Activity
Retype the whole of the data exactly.

[Records for this task — start]

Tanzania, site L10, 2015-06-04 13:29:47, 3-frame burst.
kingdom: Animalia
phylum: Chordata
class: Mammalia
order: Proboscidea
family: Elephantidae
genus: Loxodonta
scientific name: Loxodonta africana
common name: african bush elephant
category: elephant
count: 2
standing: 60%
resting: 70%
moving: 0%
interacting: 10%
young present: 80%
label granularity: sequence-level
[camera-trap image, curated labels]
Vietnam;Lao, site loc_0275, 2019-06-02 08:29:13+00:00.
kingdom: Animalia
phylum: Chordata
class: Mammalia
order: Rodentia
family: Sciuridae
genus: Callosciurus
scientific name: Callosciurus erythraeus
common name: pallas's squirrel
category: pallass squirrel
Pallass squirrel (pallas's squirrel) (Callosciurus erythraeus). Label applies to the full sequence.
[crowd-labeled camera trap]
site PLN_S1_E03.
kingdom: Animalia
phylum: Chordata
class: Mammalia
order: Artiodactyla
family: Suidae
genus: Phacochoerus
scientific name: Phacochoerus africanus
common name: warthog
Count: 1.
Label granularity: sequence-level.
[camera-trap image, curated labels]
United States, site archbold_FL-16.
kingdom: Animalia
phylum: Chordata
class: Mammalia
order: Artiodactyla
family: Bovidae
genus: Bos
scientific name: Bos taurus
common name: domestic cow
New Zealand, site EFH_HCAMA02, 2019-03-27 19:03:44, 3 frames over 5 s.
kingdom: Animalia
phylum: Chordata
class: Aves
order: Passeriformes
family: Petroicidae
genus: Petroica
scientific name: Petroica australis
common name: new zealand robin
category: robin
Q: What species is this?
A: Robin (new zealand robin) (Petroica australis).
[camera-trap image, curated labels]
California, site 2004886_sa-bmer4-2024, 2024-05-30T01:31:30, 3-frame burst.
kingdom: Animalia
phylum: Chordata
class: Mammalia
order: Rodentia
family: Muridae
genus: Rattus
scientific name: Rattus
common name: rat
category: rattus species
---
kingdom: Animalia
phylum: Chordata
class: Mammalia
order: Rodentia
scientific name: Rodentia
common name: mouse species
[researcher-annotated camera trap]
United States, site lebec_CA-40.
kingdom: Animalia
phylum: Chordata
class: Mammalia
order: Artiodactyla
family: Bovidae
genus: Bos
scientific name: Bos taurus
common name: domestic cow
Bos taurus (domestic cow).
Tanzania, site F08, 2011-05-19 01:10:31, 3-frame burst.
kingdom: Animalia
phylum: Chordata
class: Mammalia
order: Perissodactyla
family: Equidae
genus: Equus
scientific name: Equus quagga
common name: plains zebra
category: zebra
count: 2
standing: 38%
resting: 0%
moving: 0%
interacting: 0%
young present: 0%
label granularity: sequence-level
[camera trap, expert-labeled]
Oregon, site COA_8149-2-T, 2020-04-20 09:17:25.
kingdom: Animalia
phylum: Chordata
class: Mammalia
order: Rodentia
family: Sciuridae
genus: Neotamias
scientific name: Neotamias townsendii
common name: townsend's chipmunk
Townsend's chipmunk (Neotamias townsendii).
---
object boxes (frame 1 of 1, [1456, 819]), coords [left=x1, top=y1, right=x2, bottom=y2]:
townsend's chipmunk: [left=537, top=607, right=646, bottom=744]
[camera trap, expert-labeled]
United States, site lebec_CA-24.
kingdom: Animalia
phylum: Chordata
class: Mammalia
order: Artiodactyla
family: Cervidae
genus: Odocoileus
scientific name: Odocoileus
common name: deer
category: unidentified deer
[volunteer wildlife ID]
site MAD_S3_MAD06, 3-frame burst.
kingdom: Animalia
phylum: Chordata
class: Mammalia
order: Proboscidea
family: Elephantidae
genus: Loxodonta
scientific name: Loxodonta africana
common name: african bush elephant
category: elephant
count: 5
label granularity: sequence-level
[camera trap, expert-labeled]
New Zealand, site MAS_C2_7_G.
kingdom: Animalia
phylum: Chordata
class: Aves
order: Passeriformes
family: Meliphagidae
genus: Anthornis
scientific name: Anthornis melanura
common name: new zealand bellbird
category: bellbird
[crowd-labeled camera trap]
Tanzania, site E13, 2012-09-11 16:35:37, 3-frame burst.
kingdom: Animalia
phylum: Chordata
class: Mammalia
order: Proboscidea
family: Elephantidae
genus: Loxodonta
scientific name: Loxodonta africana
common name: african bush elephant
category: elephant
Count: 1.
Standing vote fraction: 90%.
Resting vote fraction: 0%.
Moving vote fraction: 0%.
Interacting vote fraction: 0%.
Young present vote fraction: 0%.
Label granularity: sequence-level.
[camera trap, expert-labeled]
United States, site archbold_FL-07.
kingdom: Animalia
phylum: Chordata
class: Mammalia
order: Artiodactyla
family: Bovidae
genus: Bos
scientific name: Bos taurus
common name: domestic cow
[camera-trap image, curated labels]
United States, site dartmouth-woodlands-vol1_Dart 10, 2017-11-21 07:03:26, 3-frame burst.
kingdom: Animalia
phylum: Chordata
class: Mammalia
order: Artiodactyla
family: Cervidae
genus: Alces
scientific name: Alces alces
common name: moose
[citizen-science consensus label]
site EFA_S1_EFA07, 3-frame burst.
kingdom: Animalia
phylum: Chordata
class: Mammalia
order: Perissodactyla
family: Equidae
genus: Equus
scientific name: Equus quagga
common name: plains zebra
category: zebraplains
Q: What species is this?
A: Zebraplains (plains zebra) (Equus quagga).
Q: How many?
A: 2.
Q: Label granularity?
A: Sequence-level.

[Records for this task — finish]

Answer to this exercise
Tanzania, site L10, 2015-06-04 13:29:47, 3-frame burst.
kingdom: Animalia
phylum: Chordata
class: Mammalia
order: Proboscidea
family: Elephantidae
genus: Loxodonta
scientific name: Loxodonta africana
common name: african bush elephant
category: elephant
count: 2
standing: 60%
resting: 70%
moving: 0%
interacting: 10%
young present: 80%
label granularity: sequence-level
[camera-trap image, curated labels]
Vietnam;Lao, site loc_0275, 2019-06-02 08:29:13+00:00.
kingdom: Animalia
phylum: Chordata
class: Mammalia
order: Rodentia
family: Sciuridae
genus: Callosciurus
scientific name: Callosciurus erythraeus
common name: pallas's squirrel
category: pallass squirrel
Pallass squirrel (pallas's squirrel) (Callosciurus erythraeus). Label applies to the full sequence.
[crowd-labeled camera trap]
site PLN_S1_E03.
kingdom: Animalia
phylum: Chordata
class: Mammalia
order: Artiodactyla
family: Suidae
genus: Phacochoerus
scientific name: Phacochoerus africanus
common name: warthog
Count: 1.
Label granularity: sequence-level.
[camera-trap image, curated labels]
United States, site archbold_FL-16.
kingdom: Animalia
phylum: Chordata
class: Mammalia
order: Artiodactyla
family: Bovidae
genus: Bos
scientific name: Bos taurus
common name: domestic cow
New Zealand, site EFH_HCAMA02, 2019-03-27 19:03:44, 3 frames over 5 s.
kingdom: Animalia
phylum: Chordata
class: Aves
order: Passeriformes
family: Petroicidae
genus: Petroica
scientific name: Petroica australis
common name: new zealand robin
category: robin
Q: What species is this?
A: Robin (new zealand robin) (Petroica australis).
[camera-trap image, curated labels]
California, site 2004886_sa-bmer4-2024, 2024-05-30T01:31:30, 3-frame burst.
kingdom: Animalia
phylum: Chordata
class: Mammalia
order: Rodentia
family: Muridae
genus: Rattus
scientific name: Rattus
common name: rat
category: rattus species
---
kingdom: Animalia
phylum: Chordata
class: Mammalia
order: Rodentia
scientific name: Rodentia
common name: mouse species
[researcher-annotated camera trap]
United States, site lebec_CA-40.
kingdom: Animalia
phylum: Chordata
class: Mammalia
order: Artiodactyla
family: Bovidae
genus: Bos
scientific name: Bos taurus
common name: domestic cow
Bos taurus (domestic cow).
Tanzania, site F08, 2011-05-19 01:10:31, 3-frame burst.
kingdom: Animalia
phylum: Chordata
class: Mammalia
order: Perissodactyla
family: Equidae
genus: Equus
scientific name: Equus quagga
common name: plains zebra
category: zebra
count: 2
standing: 38%
resting: 0%
moving: 0%
interacting: 0%
young present: 0%
label granularity: sequence-level
[camera trap, expert-labeled]
Oregon, site COA_8149-2-T, 2020-04-20 09:17:25.
kingdom: Animalia
phylum: Chordata
class: Mammalia
order: Rodentia
family: Sciuridae
genus: Neotamias
scientific name: Neotamias townsendii
common name: townsend's chipmunk
Townsend's chipmunk (Neotamias townsendii).
---
object boxes (frame 1 of 1, [1456, 819]), coords [left=x1, top=y1, right=x2, bottom=y2]:
townsend's chipmunk: [left=537, top=607, right=646, bottom=744]
[camera trap, expert-labeled]
United States, site lebec_CA-24.
kingdom: Animalia
phylum: Chordata
class: Mammalia
order: Artiodactyla
family: Cervidae
genus: Odocoileus
scientific name: Odocoileus
common name: deer
category: unidentified deer
[volunteer wildlife ID]
site MAD_S3_MAD06, 3-frame burst.
kingdom: Animalia
phylum: Chordata
class: Mammalia
order: Proboscidea
family: Elephantidae
genus: Loxodonta
scientific name: Loxodonta africana
common name: african bush elephant
category: elephant
count: 5
label granularity: sequence-level
[camera trap, expert-labeled]
New Zealand, site MAS_C2_7_G.
kingdom: Animalia
phylum: Chordata
class: Aves
order: Passeriformes
family: Meliphagidae
genus: Anthornis
scientific name: Anthornis melanura
common name: new zealand bellbird
category: bellbird
[crowd-labeled camera trap]
Tanzania, site E13, 2012-09-11 16:35:37, 3-frame burst.
kingdom: Animalia
phylum: Chordata
class: Mammalia
order: Proboscidea
family: Elephantidae
genus: Loxodonta
scientific name: Loxodonta africana
common name: african bush elephant
category: elephant
Count: 1.
Standing vote fraction: 90%.
Resting vote fraction: 0%.
Moving vote fraction: 0%.
Interacting vote fraction: 0%.
Young present vote fraction: 0%.
Label granularity: sequence-level.
[camera trap, expert-labeled]
United States, site archbold_FL-07.
kingdom: Animalia
phylum: Chordata
class: Mammalia
order: Artiodactyla
family: Bovidae
genus: Bos
scientific name: Bos taurus
common name: domestic cow
[camera-trap image, curated labels]
United States, site dartmouth-woodlands-vol1_Dart 10, 2017-11-21 07:03:26, 3-frame burst.
kingdom: Animalia
phylum: Chordata
class: Mammalia
order: Artiodactyla
family: Cervidae
genus: Alces
scientific name: Alces alces
common name: moose
[citizen-science consensus label]
site EFA_S1_EFA07, 3-frame burst.
kingdom: Animalia
phylum: Chordata
class: Mammalia
order: Perissodactyla
family: Equidae
genus: Equus
scientific name: Equus quagga
common name: plains zebra
category: zebraplains
Q: What species is this?
A: Zebraplains (plains zebra) (Equus quagga).
Q: How many?
A: 2.
Q: Label granularity?
A: Sequence-level.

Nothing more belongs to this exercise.